■ **Exercise objective**
Copy the lines verbatim, beginning with the line that contains "In the photo, does" and continuing through the end of the data, and only those lines.

■ **Data entries**
┄┄┄┄┄┄
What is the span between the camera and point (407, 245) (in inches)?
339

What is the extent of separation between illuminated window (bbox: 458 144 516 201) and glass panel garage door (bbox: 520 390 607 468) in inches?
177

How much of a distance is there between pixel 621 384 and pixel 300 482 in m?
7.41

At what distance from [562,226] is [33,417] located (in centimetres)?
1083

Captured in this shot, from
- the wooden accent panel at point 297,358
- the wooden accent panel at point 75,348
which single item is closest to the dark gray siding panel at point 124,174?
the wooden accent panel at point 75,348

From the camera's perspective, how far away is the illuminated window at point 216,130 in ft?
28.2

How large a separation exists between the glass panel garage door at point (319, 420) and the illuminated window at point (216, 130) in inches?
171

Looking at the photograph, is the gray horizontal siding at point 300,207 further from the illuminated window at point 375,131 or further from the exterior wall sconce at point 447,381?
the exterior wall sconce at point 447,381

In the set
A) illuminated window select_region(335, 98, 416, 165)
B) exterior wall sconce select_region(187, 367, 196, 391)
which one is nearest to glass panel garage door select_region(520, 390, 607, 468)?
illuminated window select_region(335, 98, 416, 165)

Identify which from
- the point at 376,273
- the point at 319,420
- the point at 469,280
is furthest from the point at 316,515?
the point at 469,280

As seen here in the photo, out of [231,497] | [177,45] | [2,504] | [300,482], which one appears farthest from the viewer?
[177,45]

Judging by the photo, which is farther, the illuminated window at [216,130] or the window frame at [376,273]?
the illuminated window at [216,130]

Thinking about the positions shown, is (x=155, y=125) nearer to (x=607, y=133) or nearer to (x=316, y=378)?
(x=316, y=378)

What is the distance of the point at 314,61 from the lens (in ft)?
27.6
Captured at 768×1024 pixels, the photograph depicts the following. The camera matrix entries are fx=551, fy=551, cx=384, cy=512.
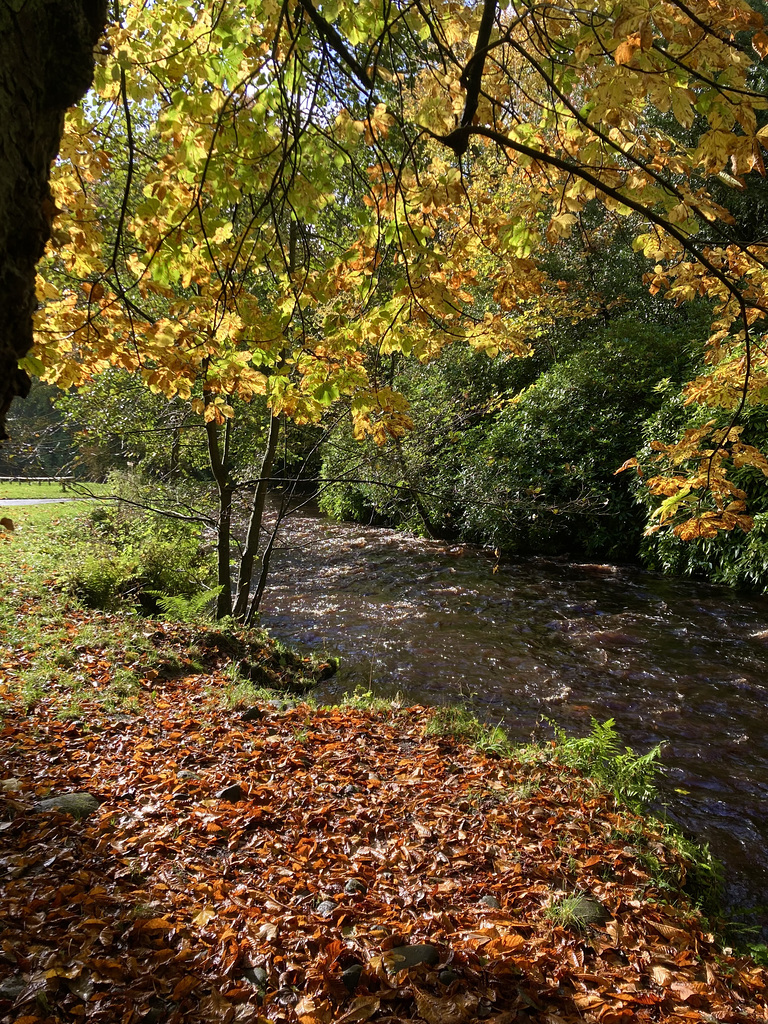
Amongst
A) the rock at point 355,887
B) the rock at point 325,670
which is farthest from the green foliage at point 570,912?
the rock at point 325,670

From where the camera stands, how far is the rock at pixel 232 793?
317 cm

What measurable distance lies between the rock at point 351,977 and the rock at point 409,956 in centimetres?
11

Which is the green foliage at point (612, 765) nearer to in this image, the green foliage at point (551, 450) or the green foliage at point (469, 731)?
the green foliage at point (469, 731)

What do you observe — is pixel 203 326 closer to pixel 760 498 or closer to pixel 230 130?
pixel 230 130

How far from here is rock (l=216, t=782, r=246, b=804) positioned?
3166 mm

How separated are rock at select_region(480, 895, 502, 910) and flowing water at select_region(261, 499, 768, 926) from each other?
160 centimetres

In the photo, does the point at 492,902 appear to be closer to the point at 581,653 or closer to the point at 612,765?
the point at 612,765

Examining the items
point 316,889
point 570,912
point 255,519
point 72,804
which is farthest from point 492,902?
point 255,519

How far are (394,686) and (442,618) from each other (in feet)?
6.81

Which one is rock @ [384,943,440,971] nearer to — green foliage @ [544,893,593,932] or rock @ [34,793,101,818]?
green foliage @ [544,893,593,932]

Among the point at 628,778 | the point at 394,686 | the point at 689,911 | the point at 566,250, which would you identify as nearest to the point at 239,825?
┄┄┄┄┄┄
■ **Correct result**
In the photo, does the point at 492,902 appear to be closer to the point at 581,653 or closer to the point at 612,765?
the point at 612,765

Examining the items
point 316,889
point 570,912
point 255,519
point 72,804
which is farthest from point 492,902?
point 255,519

How far are (394,686) and (442,618) from each other (in feet)?
6.81

Which one is rock @ [384,943,440,971] nearer to — green foliage @ [544,893,593,932] or rock @ [34,793,101,818]?
green foliage @ [544,893,593,932]

Among the point at 628,778 | the point at 394,686 | the point at 689,911 | the point at 566,250, which would you identify as nearest to the point at 239,825?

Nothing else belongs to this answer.